The above code is giving me below error
PS C:\Users\administrator.REVMAX\Desktop> C:\Users\administrator.REVMAX\Desktop\AddHaPartner.ps1
Exception calling "AddPartner" with "1" argument(s): "Request to REVMAXSR9.REVMAX.CO.IN ( 192.168.100.9 ) : 3261
-
control 0x000000FD39878A00 -AddPartner:"" -PartnerTargetName:"#p1=iqn.2008-08.com.starwindsoftware:revmaxsr6.revmax.co.in-linuxstor" -Priority:"#p1=2" -nodeType:"#p1=1" -
PartnerIP:"#p1=REVMAXSR6.REVMAX.CO.IN:1" -AuthChapType:"#p1=none" -AuthChapLogin:"#p1=0b" -AuthChapPassword:"#p1=0b" -AuthMChapName:"#p1=0b" -AuthMChapSecret:"#p1=0b" -Re
plicator:"#p1=0"
-
200 Failed: invalid partner info.. "

PS C:\Users\administrator.REVMAX\Desktop>
Also attaching screenshot of affected node console

Re: Recover HA after second node failure

Posted: Sat May 22, 2021 9:03 am
by yaroslav (staff)
Did you remove the replication partners from the underlying and StarWind Console prior to adding the replicas?

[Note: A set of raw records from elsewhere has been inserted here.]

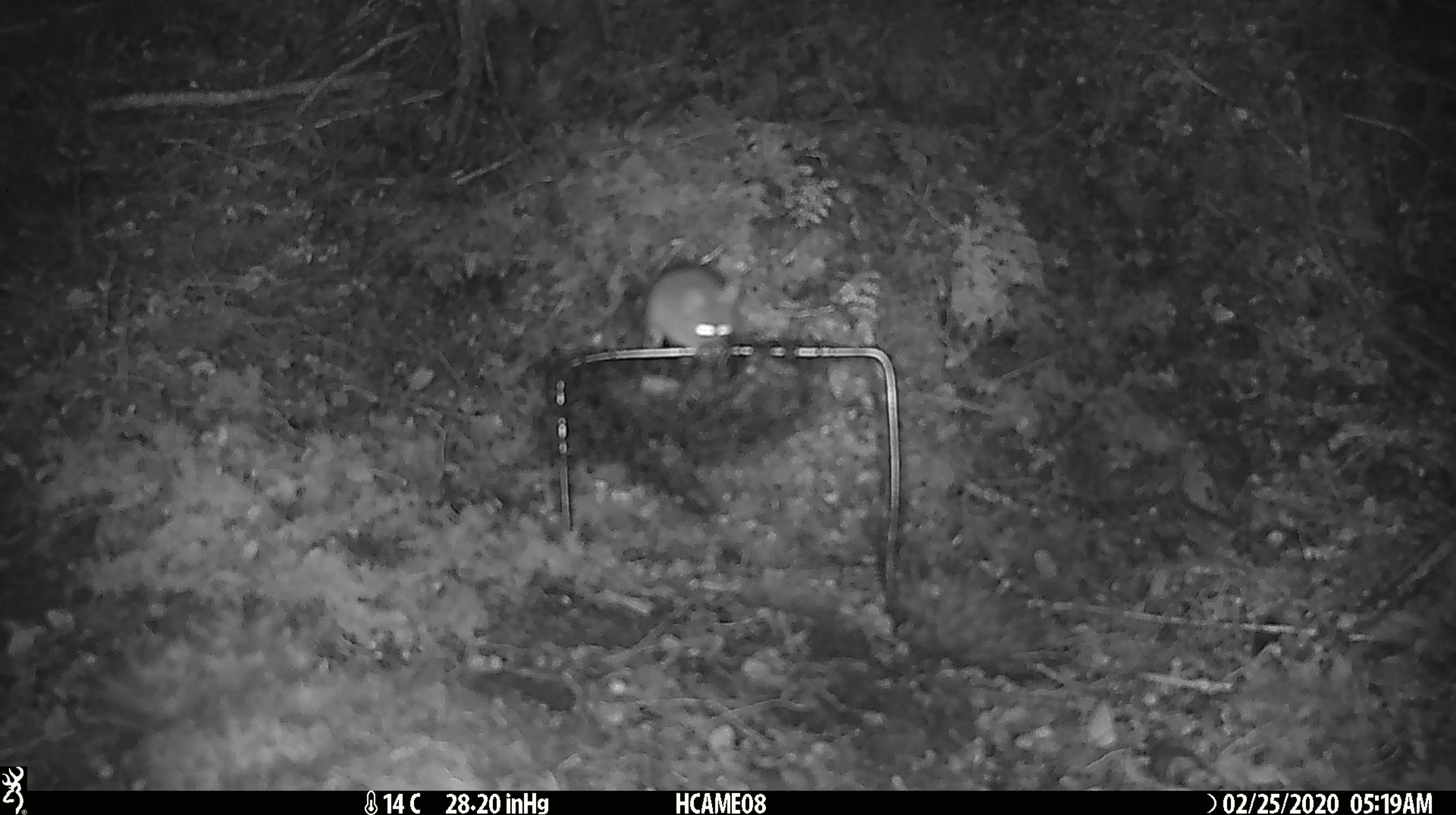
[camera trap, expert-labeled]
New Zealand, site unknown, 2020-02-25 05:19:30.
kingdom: Animalia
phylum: Chordata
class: Mammalia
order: Rodentia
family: Muridae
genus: Mus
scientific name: Mus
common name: mouse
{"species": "mouse (Mus)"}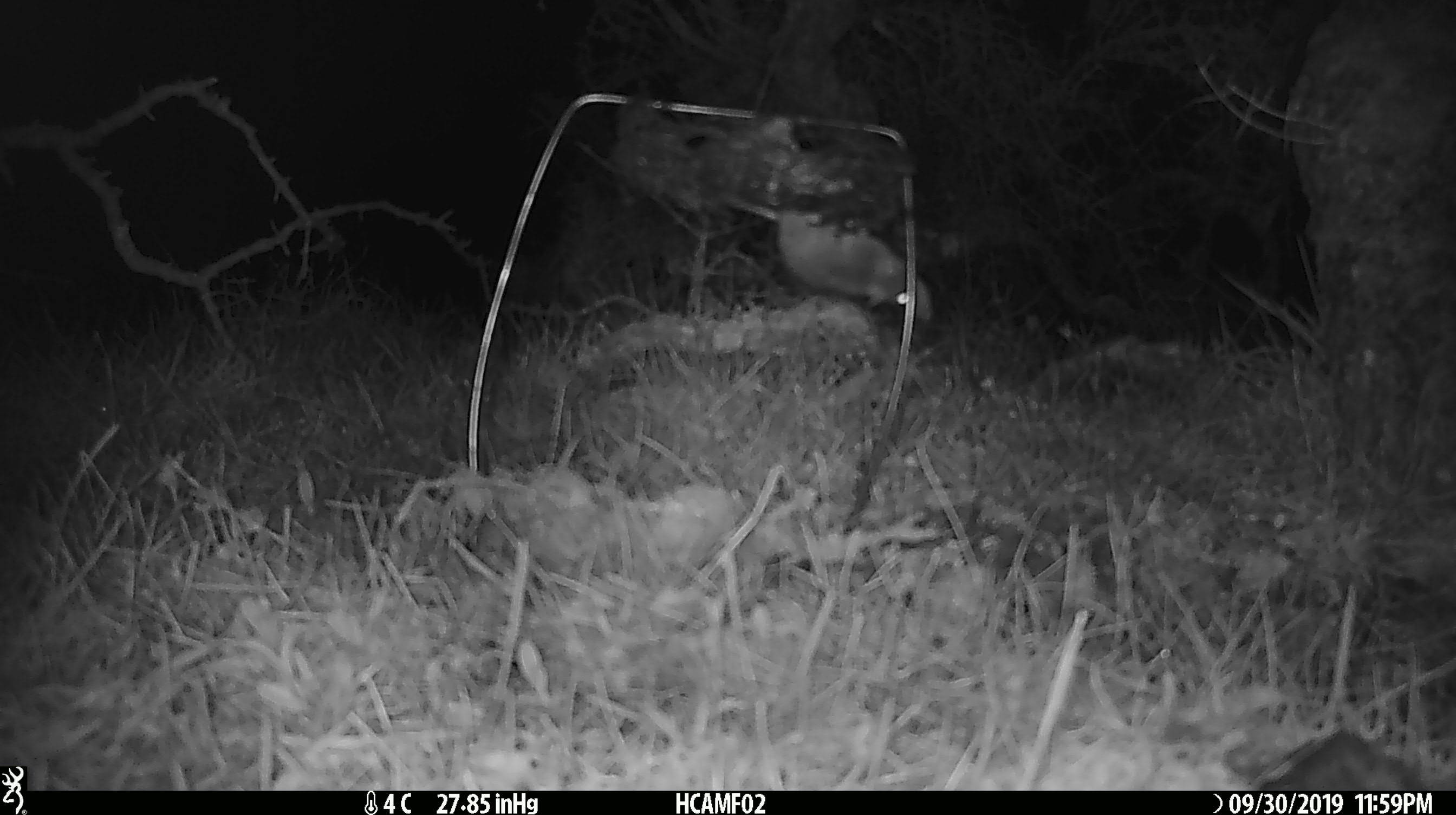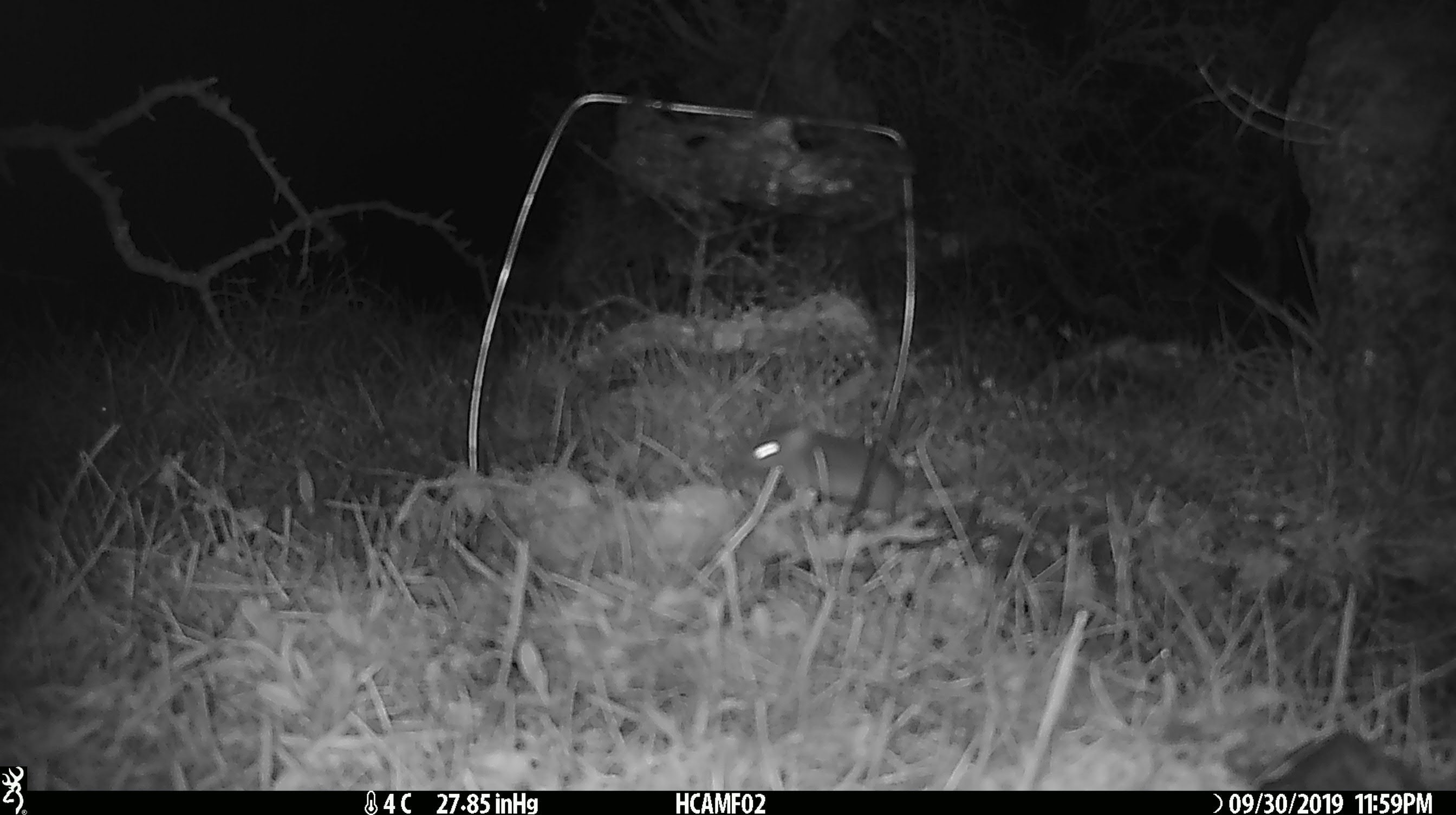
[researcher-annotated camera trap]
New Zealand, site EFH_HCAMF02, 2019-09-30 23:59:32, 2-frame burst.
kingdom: Animalia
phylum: Chordata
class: Mammalia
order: Rodentia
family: Muridae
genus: Mus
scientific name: Mus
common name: mouse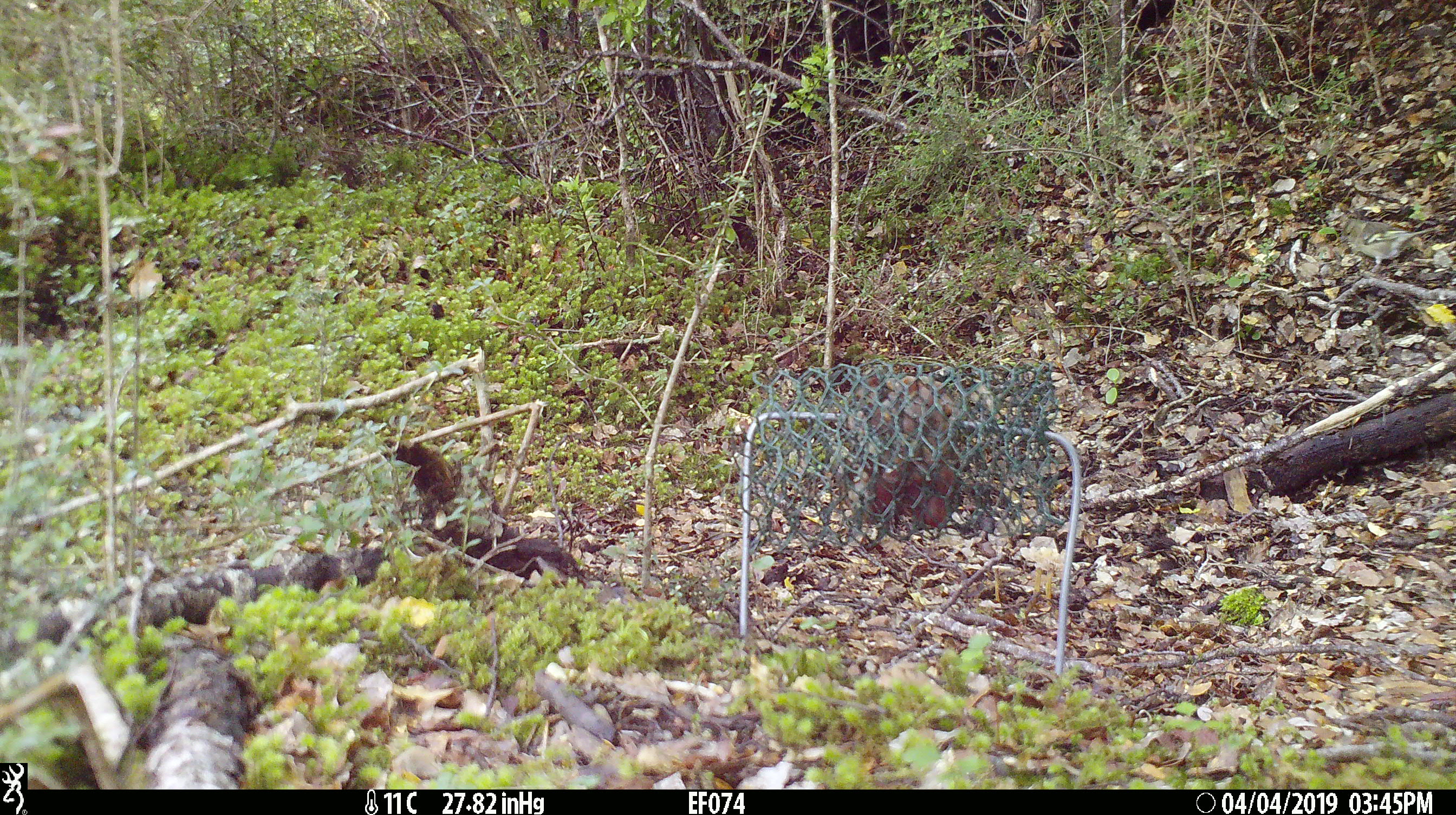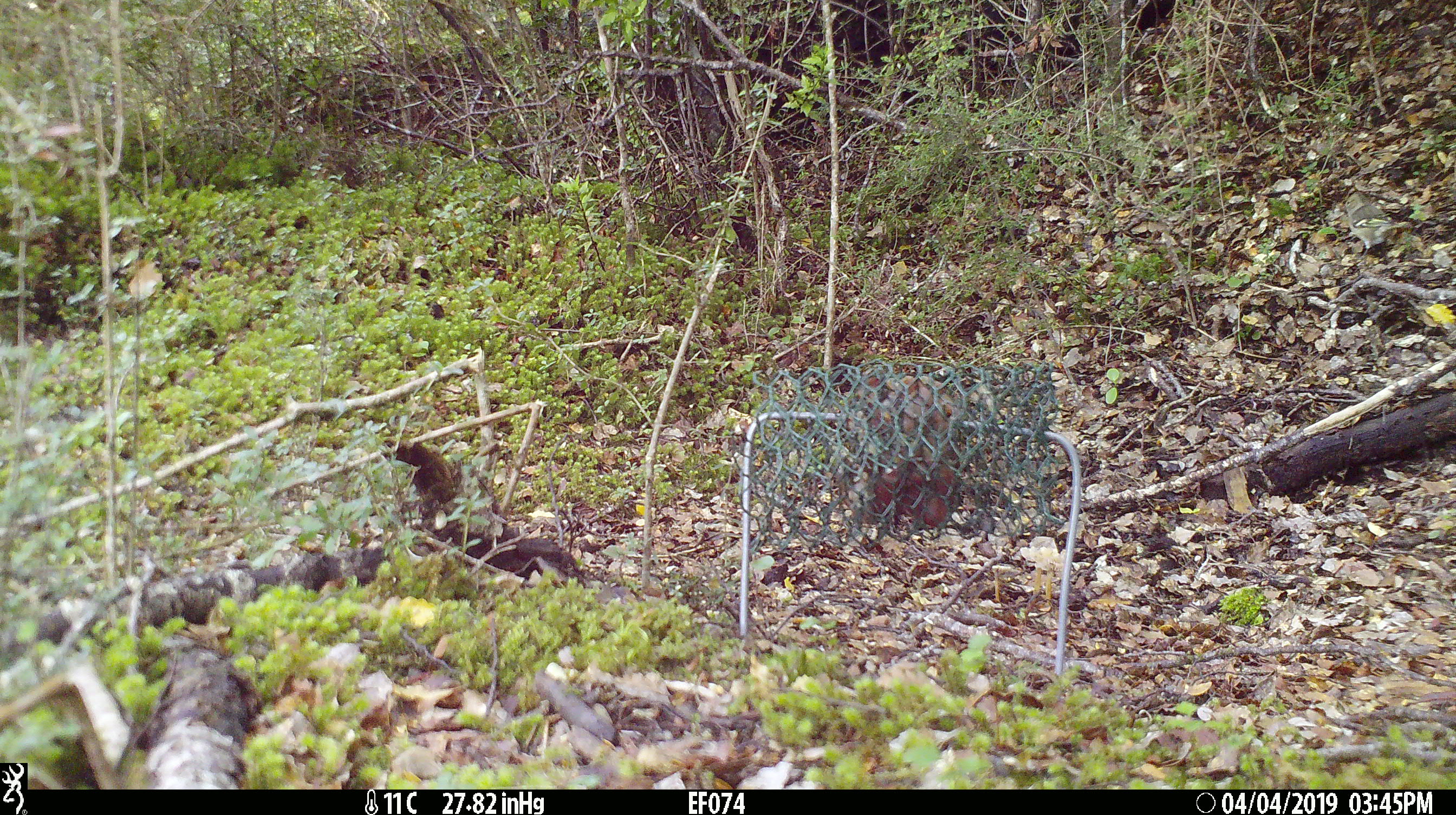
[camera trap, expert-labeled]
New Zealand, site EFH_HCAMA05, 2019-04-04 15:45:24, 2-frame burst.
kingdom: Animalia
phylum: Chordata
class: Aves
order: Passeriformes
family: Fringillidae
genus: Fringilla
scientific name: Fringilla coelebs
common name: common chaffinch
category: chaffinch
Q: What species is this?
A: Chaffinch (common chaffinch) (Fringilla coelebs).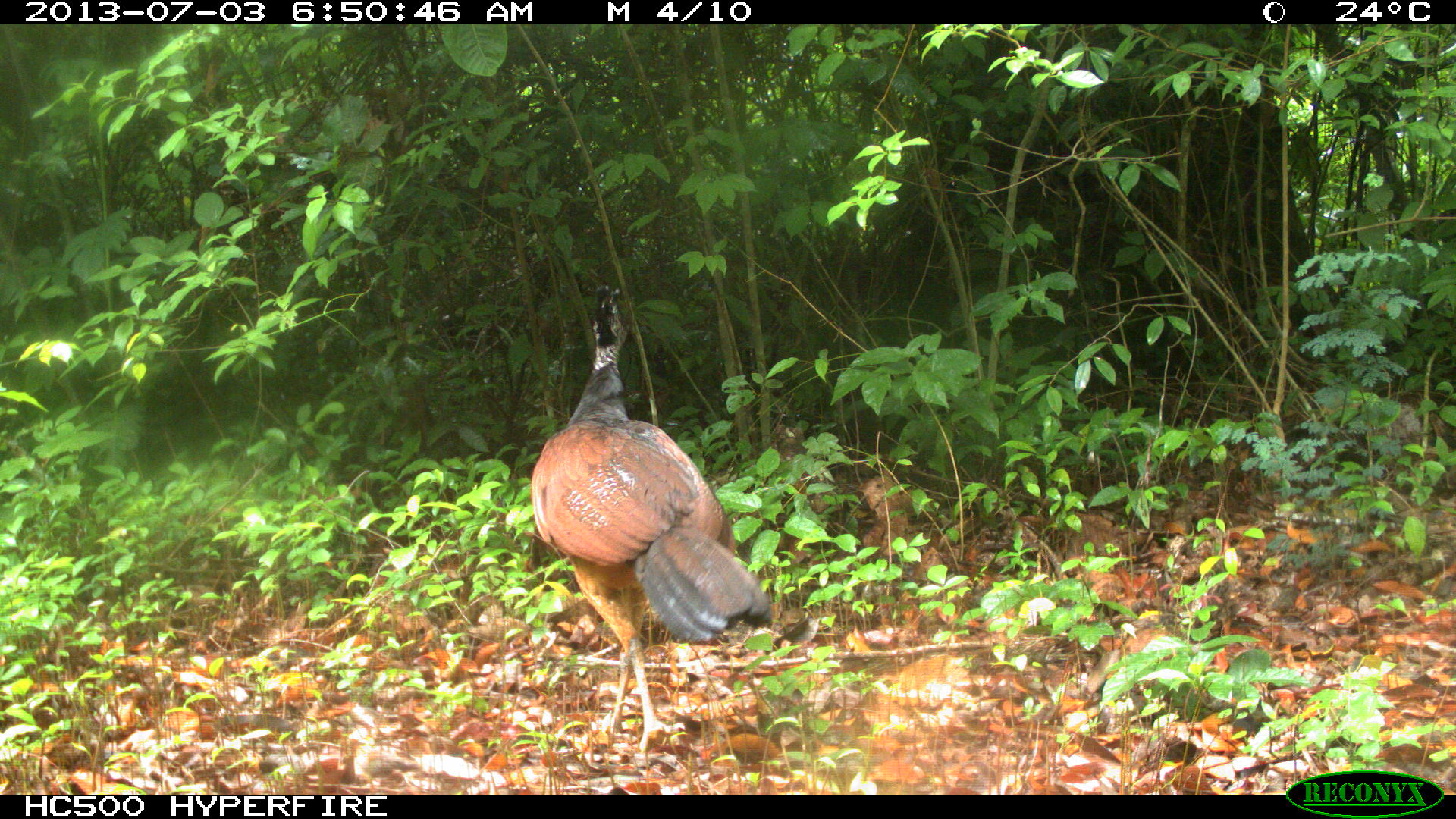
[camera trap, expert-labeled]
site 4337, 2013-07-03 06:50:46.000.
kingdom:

Re: Recover HA after second node failure

Posted: Sun May 23, 2021 8:05 am
by harish.patil
I have run the script"RemoveHAPartner" as per your last reply. I am using the free edition hence I cant use the management console to remove partner.

Re: Recover HA after second node failure

Posted: Sun May 23, 2021 12:33 pm
by yaroslav (staff)
Management console is still available for monitoring. Did you run the script for all devices? Were the replica remoced for the selected devices from thr Management Console?